■ **WRITTEN TASK A**
Answer these questions from the text on the virtual-reality metaverse, one line each:
(i) In which setting were the largest number of negative direct effects found?
(ii) Which subsample was used for the habituation analysis?
(iii) What was subtracted from each virtual-reality participant's rating to isolate the habituation effect?
■ **WRITTEN TASK B**
Quote the passage of the text on the virtual-reality metaverse starting with "Additional analyses" and going on through "et al., 2022).".

■ **TEXT SHOWN**

The direct effects of the setting on interaction outcomes provide additional insights. For four of the five studies, we find negative direct effects of the metaverse accessed via virtual-reality headsets (vs. the 2D internet), in addition to the effects mediated by the intermediate conditions in the theoretical framework, while we find no positive direct effects at all. Negative direct effects hurt the amount of interaction in three studies (Studies 2–4), interactants’ positive affect in two studies (Studies 4 and 5), and their anticipatory positive emotions in one (Study 4). We find the largest number of negative direct effects in the service setting of Study 4. Two key insights from these direct effects are that the RMSI environment influences users’ responses in more ways than captured by the intermediate conditions in our tentative framework and that these additional effects are more pronounced in some contexts than in others.

Additional analyses

Habituation

 Our series-of-studies design enables us to shed some light on people’s habituation to RMSIs in the virtual-reality metaverse. While we capture potential abnormal effects related to the first-time usage of the new technology (e.g., initial excitement, knowledge deficits) with our prestudy, we still expected habituation to occur as a result of the technology’s continued use (see also Han et al., 2022).

To determine whether such habituation might affect the value contribution of the virtual-reality metaverse for RMSIs, either positively or negatively, we pooled the data of all five studies. Because we were interested only in habituation effects for virtual-reality technology (RMSIs on the 2D internet were already an inherent part of students’ lives when we administered the tasks and activities), we used only the virtual-reality metaverse subsample for this analysis. However, to isolate the habituation effect from other effects occurring over time, we subtracted the average value of the 2D internet subsample for each dependent variable from the rating of each individual participant of the virtual-reality metaverse subsample for that dependent variable in the respective study. Thus, our value for the dependent variable is the deviation of the value in the virtual-reality metaverse setting from the variable’s baseline level in the 2D setting.

[Scene question records]

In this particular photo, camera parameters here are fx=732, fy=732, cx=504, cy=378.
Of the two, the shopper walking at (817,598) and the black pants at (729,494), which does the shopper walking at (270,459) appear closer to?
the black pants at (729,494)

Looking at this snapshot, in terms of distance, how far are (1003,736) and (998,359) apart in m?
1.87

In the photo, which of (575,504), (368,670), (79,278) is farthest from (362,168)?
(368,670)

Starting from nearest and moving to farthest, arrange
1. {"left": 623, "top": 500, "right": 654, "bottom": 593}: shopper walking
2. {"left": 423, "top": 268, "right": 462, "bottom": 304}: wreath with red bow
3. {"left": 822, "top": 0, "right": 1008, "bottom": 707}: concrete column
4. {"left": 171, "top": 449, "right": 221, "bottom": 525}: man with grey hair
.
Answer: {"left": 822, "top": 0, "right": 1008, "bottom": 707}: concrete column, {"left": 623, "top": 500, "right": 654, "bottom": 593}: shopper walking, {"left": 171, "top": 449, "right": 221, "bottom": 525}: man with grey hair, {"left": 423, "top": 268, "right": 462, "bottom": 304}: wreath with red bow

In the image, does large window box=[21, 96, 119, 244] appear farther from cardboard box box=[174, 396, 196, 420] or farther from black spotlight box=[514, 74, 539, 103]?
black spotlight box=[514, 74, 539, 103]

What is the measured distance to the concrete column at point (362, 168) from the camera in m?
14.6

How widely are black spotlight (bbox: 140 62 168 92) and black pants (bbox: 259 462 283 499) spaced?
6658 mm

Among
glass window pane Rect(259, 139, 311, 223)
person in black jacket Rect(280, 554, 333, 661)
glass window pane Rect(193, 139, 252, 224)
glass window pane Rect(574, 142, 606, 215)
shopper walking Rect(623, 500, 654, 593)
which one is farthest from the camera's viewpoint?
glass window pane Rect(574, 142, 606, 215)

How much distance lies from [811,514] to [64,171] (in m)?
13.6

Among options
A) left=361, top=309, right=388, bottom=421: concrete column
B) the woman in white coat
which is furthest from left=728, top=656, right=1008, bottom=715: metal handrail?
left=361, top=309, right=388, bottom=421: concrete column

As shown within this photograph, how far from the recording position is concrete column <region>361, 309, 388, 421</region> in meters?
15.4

■ **TASK RESPONSE A**
(i) The service setting of Study 4.
(ii) Only the virtual-reality metaverse subsample.
(iii) The average value of the 2D internet subsample for that dependent variable in the respective study.

■ **TASK RESPONSE B**
Additional analyses

Habituation

 Our series-of-studies design enables us to shed some light on people’s habituation to RMSIs in the virtual-reality metaverse. While we capture potential abnormal effects related to the first-time usage of the new technology (e.g., initial excitement, knowledge deficits) with our prestudy, we still expected habituation to occur as a result of the technology’s continued use (see also Han et al., 2022).